While the "natural balance" (births minus deaths) is a massive negative hole of about 281,000 people, the "migratory balance" is the plug. In the last year, Italy saw a net gain of nearly 300,000 people from abroad. About 440,000 people moved to Italy, while only 144,000 left.
This isn't just a random spike. It's a structural shift. The foreign resident population in Italy has climbed to 5.56 million. These aren't just "tourists" or "transients." These are the people currently staffing Italy’s hospitals, construction sites, and agricultural fields.
Where the growth is actually happening
Don't think this growth is spread evenly. Italy is becoming a country of two speeds. If you live in the North, things look okay.
- Lombardia and Emilia-Romagna: These regions are growing because they’re economic magnets.
- The Mezzogiorno (South): Regions like Basilicata and Sardegna are still bleeding people.
Young Italians from the South aren't just leaving for Germany or the UK; they’re moving to Milan. Then, foreigners move into the gaps they leave behind. It’s a literal game of musical chairs where the music is the sound of an aging workforce.
The 2026 reality check for workers and retirees
If you’re a worker in Italy, this "stabilization" is a double-edged sword. On one hand, the influx of workers helps pay for the massive pension burden. On the other, the average age of an Italian citizen is now 46.9 years, while the average immigrant is 35.7.
We're witnessing a demographic handoff. Foreign workers already account for about 10% of the national labor force. Without them, the Italian pension system—which relies on current workers to pay for current retirees—would likely collapse within a decade.
Why births keep crashing
I’ve talked to enough young people in Rome and Naples to know the "pro-family" rhetoric from the government isn't hitting the mark. It’s not that Italians hate kids. It’s that they can't afford them.
- Housing: Rent in cities like Milan or Florence eats half a junior salary.
- Job Security: "Precariato" (temporary contracts) makes planning a family feel like a financial suicide mission.
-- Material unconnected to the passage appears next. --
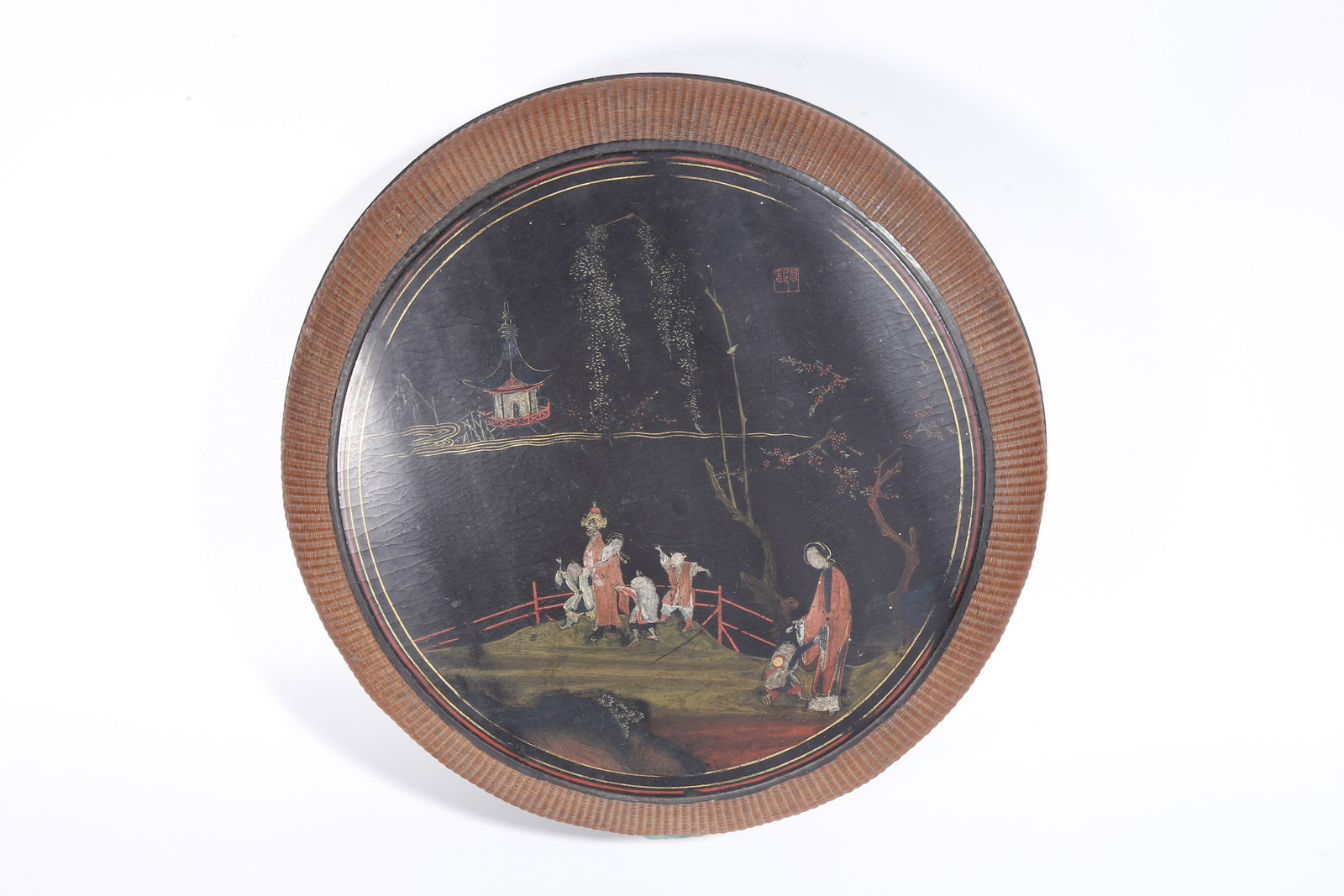 A LACQUER FIGURAL STORY PATTERN COVERED BOX - 5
- Education: People are staying in school longer, pushing the average age of a first-time mother into the mid-30s.
When you start having kids at 35, you're usually "one and done." That’s how you get a 1.14 fertility rate.
The paradox of the current government
Here’s the part nobody wants to say out loud: Giorgia Meloni’s government is in a bind. They campaigned on "traditional family values" and "stopping the landings." Yet, under their watch, the foreign resident population has increased by 188,000.
Why? Because the Italian economy is screaming for help. The government has quietly expanded work visas for non-EU citizens because the Alternative is economic stagnation. They’re talking tough on undocumented migration while rolling out the red carpet for legal workers who can fill the labor shortage. It’s a pragmatic survival move wrapped in nationalist paper.
What you should do next
If you're living in Italy or thinking about investing there, stop looking at the total population number and start looking at the dependency ratio. The number of old people compared to workers is still rising.
- Diversify your retirement: Don't count 100% on the Italian state pension. The math just doesn't work long-term unless migration triples.
- Look North for real estate: If you're buying property, stick to regions with positive migratory flows. Towns in the South are cheap for a reason—they're emptying out.
- Follow the labor policy: Watch for new decrees on "Flussi" (work entry quotas). This is the real indicator of where the economy is going, not the birth rate.
Italy isn't disappearing, but it's changing into something entirely new. The "stabilization" we see today is a temporary fix provided by the rest of the world. Unless Italy fixes the cost of living for its own young people, the next 12 years won't be about stabilization—they'll be about managed decline.